TEXTE À LIRE →
Puis, avec l’intensification de la guerre aérienne dans le Sud-Est Asiatique, une partie de ces EB-66 sera renvoyée, au début des années soixante-dix aux Etats-Unis sur la base de Shaw en Caroline du Sud. De là, ils feront une courte étape sur la base de Davis-Monthan en Arizona pour un entraînement spécifique. Enfin, de l’Ouest américain, ils vont faire route vers la Thaïlande pour participer activement à la guerre aérienne. Curieux destin que celui de certains avions jadis visibles au-dessus de la campagne lorraine et perdus au-dessus du Nord-Vietnam…
Des « Phantom » en Lorraine…
En fait, avec le départ des 19e et 42e TRS, la base, de même que l’escadre nouvellement formée, se retrouvaient sans escadrons ni avions. Une nouvelle fois, une réorganisation en profondeur a lieu au sein de diverses unités existantes. D’entrée, il est question d’équiper le 26e TRW de trois escadrons. C’est ainsi que le 38e TRS également équipé du RF-101 Voodoo, et stationné à Ramstein, va être rattaché au 26e à partir du 1er octobre 1965, mais ses avions resteront Outre-Rhin… De même, le 32e TRS opérant à partir de la base de Laon Couvron, sur Voodoo lui aussi, sera muté au 26e TRW, mais avec son plein effectif avions cette fois-ci.
Enfin, un nouvel escadron, le 22e TRS, mis sur pied le 1er octobre 1965, complètera les rangs de la nouvelle escadre.
Le premier escadron à recevoir le fameux Phantom sera le 32e TRS. Mais au-delà de cette reconversion, il faut voir le petit « événement » en soi que constituait l’arrivée des RF-4C, puisque la France avait ainsi la primeur d’être le pays d’Outre-Atlantique où arrivaient les premiers Phantom de reconnaissance ! Les équipages du 32e TRS s’étaient entraînés sur la base de Shaw aux États-Unis, « écurie » des pilotes de « reco » de l’USAF, et les premiers RF-4C se posaient à Toul, venant de Shaw, le 3 octobre 1965. Étant les plus « anciens » sur ce type d’avion, les équipages du 32e TRS ont également assuré le convoyage de vingt-sept RF-4C depuis l’usine de McDonnell à St-Louis, jusqu’à Toul-Rosières, et ceci entre octobre 1965 et juin 1966.

CONSIGNE →
Prolongez le texte sur les escadrons de reconnaissance américains basés en Lorraine à partir de sa dernière phrase.

EXTRAIT DE DONNÉES →
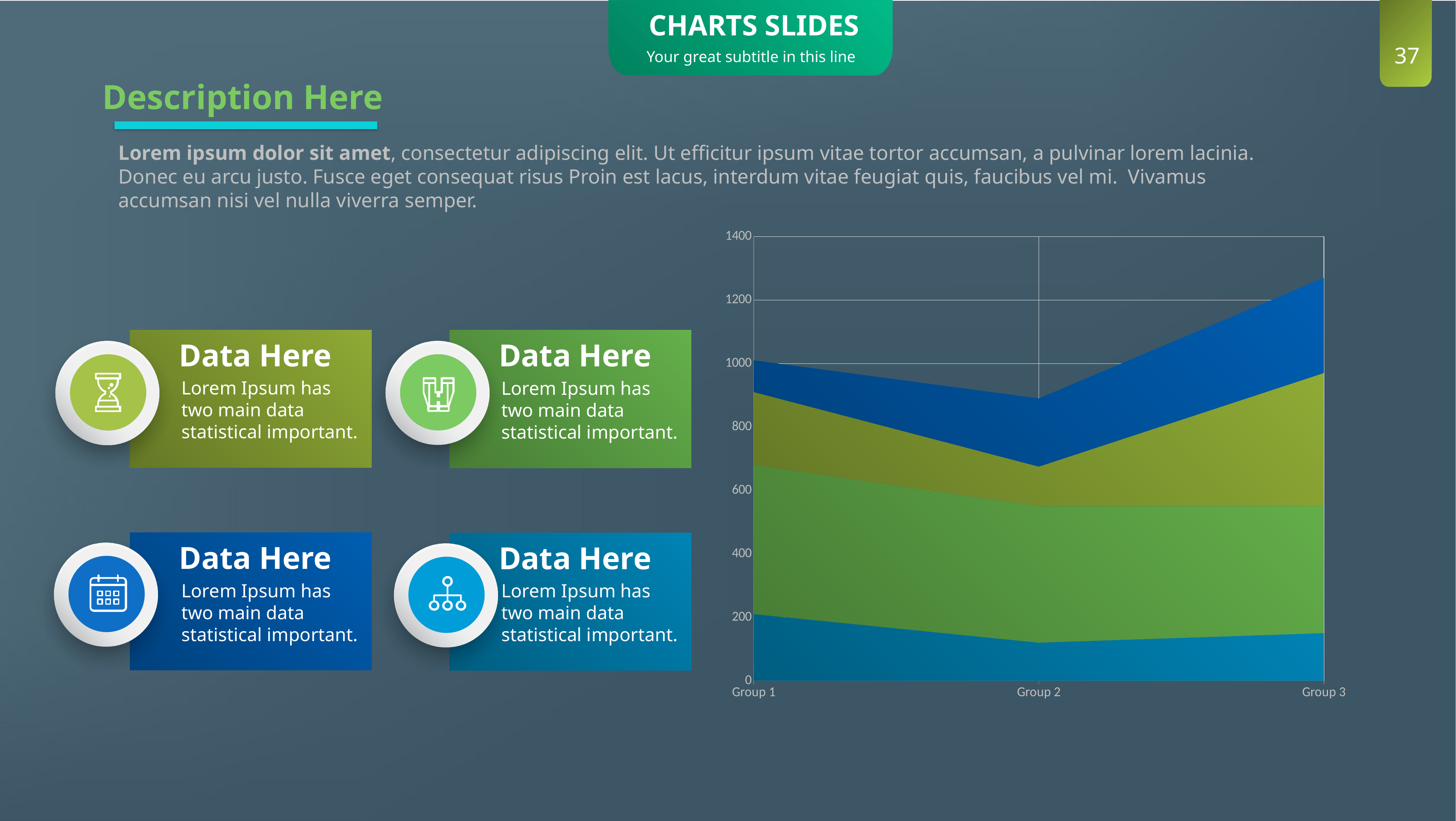
Is the total stacked value for Group 3 greater or less than 1200? greater Which has the larger total stacked value, Group 1 or Group 3? Group 3 What kind of chart is shown on the slide? Area chart What are the category labels on the x axis of the chart? Group 1, Group 2, Group 3 How many stacked series (coloured bands) does the chart show? 4 Does the total stacked value rise or fall from Group 1 to Group 2? fall Which category has the lowest total stacked value? Group 2 What is the highest value shown on the chart's y axis? 1400 How many categories are shown on the x axis of the chart? 3 Is the total stacked value for Group 2 greater or less than 1000? less Does the total stacked value rise or fall from Group 2 to Group 3? rise Which category has the highest total stacked value? Group 3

RÉPONSE À L'EXERCICE →
A partir du 1ermai 1966, le 32e TRS était déclaré opérationnel sur RF-4C, devenant ainsi le premier squadron “ops” de toute l’USAF en Europe. Ceci-dit, le 32e n’était pas étranger à Toul, puisque, entre octobre 1960 et mars 1962, cette unité fut stationnée sur la base, équipée à l’époque du RF-101C. Son insigne, un aigle tenant dans ses serres un appareil photo et une bombe, symbolise la mission double à laquelle s’entraînait cet escadron entre 1962 et 1964 : reconnaissance et appui feu…
Les premiers « Phantom » qui se posent à Toul en 1965, impressionnants par leur taille et par l’énorme traînée de fumée noire qu’ils tissent derrière eux, sont encore tout blanc. Selon l’ancienne coutume, on peut voir sur leurs flancs l’inscription US Air Force, et un « buzz number» «FJ» suivi des trois derniers chiffres du serial number. Courant 1966, cependant, les premiers avions camouflés apparaissent. Très sobres d’allure, ils ne portent aucun code ni insigne, seul le nez radar est resté blanc…
Le 22e TRS est lui aussi entièrement équipé du RF-4C courant 1966, quant au 38e TRS, celui-ci recevra son premier Phantom en avril 1966, mais l’unité restera basée à Ramstein.
Le RF-4C est à l’époque (et même encore aujourd’hui), ce qu’il y a de mieux en matière de reconnaissance aérienne tactique en Europe et même de l’autre côté de l’Atlantique. Avec une vitesse de pointe approchant Mach 2,5, le RF-4C est en mesure d’effectuer des reconnaissances de jour et de nuit, et même par mauvais temps, grâce à un système infrarouge.
L’épopée lorraine du Phantom est principalement une histoire de prise en main et d’entraînement intensif, afin de maîtriser cette nouvelle machine. Cependant, dès le mois de mai 1966, le 32e TRS participe pour la première fois avec son nouvel avion à un exercice de grande envergure : l’« Exercice Southern Arrow».
En vérité, la présence du Phantom sur notre territoire fut relativement éphémère, et peu d’événements marquent la vie du 26e TRW. En outre, dès avril 1966, le gouvernement français, après sa décision de se retirer du commandement intégré de l’OTAN, annonce que toutes les unités américaines en France vont être soit soumises au contrôle français, soit obligées de quitter notre sol. On connaît le choix fait par les Américains.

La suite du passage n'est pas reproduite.